I love male cats but somehow managed to rescue two famales and a male in the past 6 years. My older female Bella is a joy, sweet and very loving. My second rescue female, Poppy, I raised from a kitten and she is largely aloof and not too friendly. My male Pistol who I rescued with Poppy two years ago is wonderful. Personality plus. I generally prefer male cats as well. I got lucky with Bella!

Good luck to you!


----------



## cubbysan (Mar 13, 2007)

I have put together two males, one adult and one kitten, and they ended up being great friends.

Recently I put a female kitten with my adult female. It is now about six months later, the kitten loves the adult, but I really can't say the same about the adult.

At night, the chase each other and make all kinds of noises. At first I thought they were fighting, but now I think it is really rough play.
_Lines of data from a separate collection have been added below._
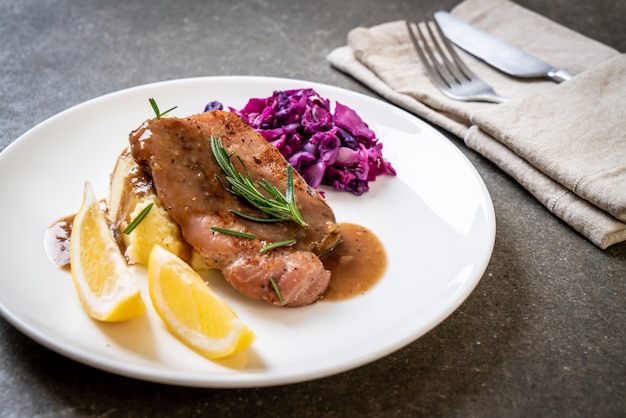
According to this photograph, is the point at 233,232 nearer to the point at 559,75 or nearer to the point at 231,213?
the point at 231,213

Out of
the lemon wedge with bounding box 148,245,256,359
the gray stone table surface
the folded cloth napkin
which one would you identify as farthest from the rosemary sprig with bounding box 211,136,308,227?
the folded cloth napkin

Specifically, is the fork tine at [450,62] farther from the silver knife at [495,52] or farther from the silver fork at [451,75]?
the silver knife at [495,52]

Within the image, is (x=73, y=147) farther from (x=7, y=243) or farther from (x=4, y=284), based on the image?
(x=4, y=284)

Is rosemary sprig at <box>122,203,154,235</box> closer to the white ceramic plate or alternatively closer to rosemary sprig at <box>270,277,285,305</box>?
the white ceramic plate

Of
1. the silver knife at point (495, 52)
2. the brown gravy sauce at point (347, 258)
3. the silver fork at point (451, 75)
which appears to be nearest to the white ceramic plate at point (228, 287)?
the brown gravy sauce at point (347, 258)

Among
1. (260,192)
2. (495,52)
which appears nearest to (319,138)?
(260,192)

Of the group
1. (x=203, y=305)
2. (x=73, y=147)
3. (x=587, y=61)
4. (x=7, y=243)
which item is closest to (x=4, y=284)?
(x=7, y=243)
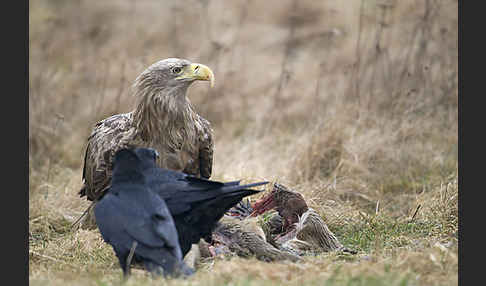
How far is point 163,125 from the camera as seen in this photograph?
554 cm

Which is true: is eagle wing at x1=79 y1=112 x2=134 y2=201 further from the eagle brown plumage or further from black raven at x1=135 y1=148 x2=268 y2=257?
black raven at x1=135 y1=148 x2=268 y2=257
I think it depends on the cats, and if they don't like each other, they just end up respecting each others space, and will live in different parts of the house on their own.


----------



## EvilNessCroft (Feb 17, 2009)

justmejanis said:


> I have had cats all my life. A neutered male cat should accept another male kitten with little problem. I agree, introduce them slowly. Your male is likely to have his nose out of joint for awhile. Eventually though curiousity will get the best of him. Expect lots of hissing and spitting for a few days but in time it will calm down.
> 
> I love male cats but somehow managed to rescue two famales and a male in the past 6 years. My older female Bella is a joy, sweet and very loving. My second rescue female, Poppy, I raised from a kitten and she is largely aloof and not too friendly. My male Pistol who I rescued with Poppy two years ago is wonderful. Personality plus. I generally prefer male cats as well. I got lucky with Bella!
> 
> Good luck to you!


Thank you for you reply! I am really happy to hear it's possible! 
Yes, boys are the best to I think! I've had females before and they were not too friendly! Simba is my first male cat and he is a dream! Never had such a cuddly and loving kitty before!


----------



## cubbysan (Mar 13, 2007)

... and I agree with above.... my boy cats have always been my lap cats.


----------



## jwemt81 (Aug 20, 2008)

We have 4 indoor cats, 3 boys and 1 girl. They all get along great and love to play and snuggle with each other. Our 3 boys are all neutered and our female is spayed. We have never had any major issues when introducing a new cat, other than some hissing and slight growling, which is totally normal and to be expected, but they were playing with each other and grooming each other after just a few days. We got our Russian Blue, Eddie, almost exactly a year ago when he was 8 weeks old and our 3 adult cats didn't have much trouble adjusting to his arrival. We kept an eye on them for a while until we were 100% confident that they would be fine alone, which didn't take long at all. Our older cats pretty much avoided him for the most part during the first day or so that he was home. We have had all of our cats since they were kittens, except for our female, Abby, who we adopted at the shelter when she was just over a year old, and we had no issues introducing her to our boys. In fact, she came right into the house and very quickly let them know that the queen had arrived! :bowl:


----------



## EvilNessCroft (Feb 17, 2009)

Thank you for your replies!  I'll go with another male then! can't wait!


----------



## CarolinaCasey (Jun 1, 2007)

Good luck with your new kitty! I think you've gotten great advice. I also think males tend to be more affectionate than females. Also keeping the new kitty in a bedroom separate from your resident kitty is a good idea. Then switch so you're cat can smell the kitten, and the kitten can have a chance to learn/explore your home without fear of being attacked. Of course, do this over the course of a week-10 days. I'd love to add another cat, but our little alpha female won't like it much.


----------



## BeauShel (May 20, 2007)

I have had just the opposite experience then everyone else. Did exactly what everyone said exposed my two males very slowly to each other. My first male cat acted normally with my male kitten and then after about 3 months started attacking him till the other cat would not go near him at all. Then my male started marking and urinating all over everything we owned to show the other cat it was his. We had to keep them seperate from each other till the first cat passed away. It was odd because we had alot of tests done to see if there was a health issue with his kidneys and they all came out negative and he ended up dying of kidney failure very young. Also he had mental issues. One day he would be very sweet and then when you would be walking by he would attack you. He was all white with blue eyes. 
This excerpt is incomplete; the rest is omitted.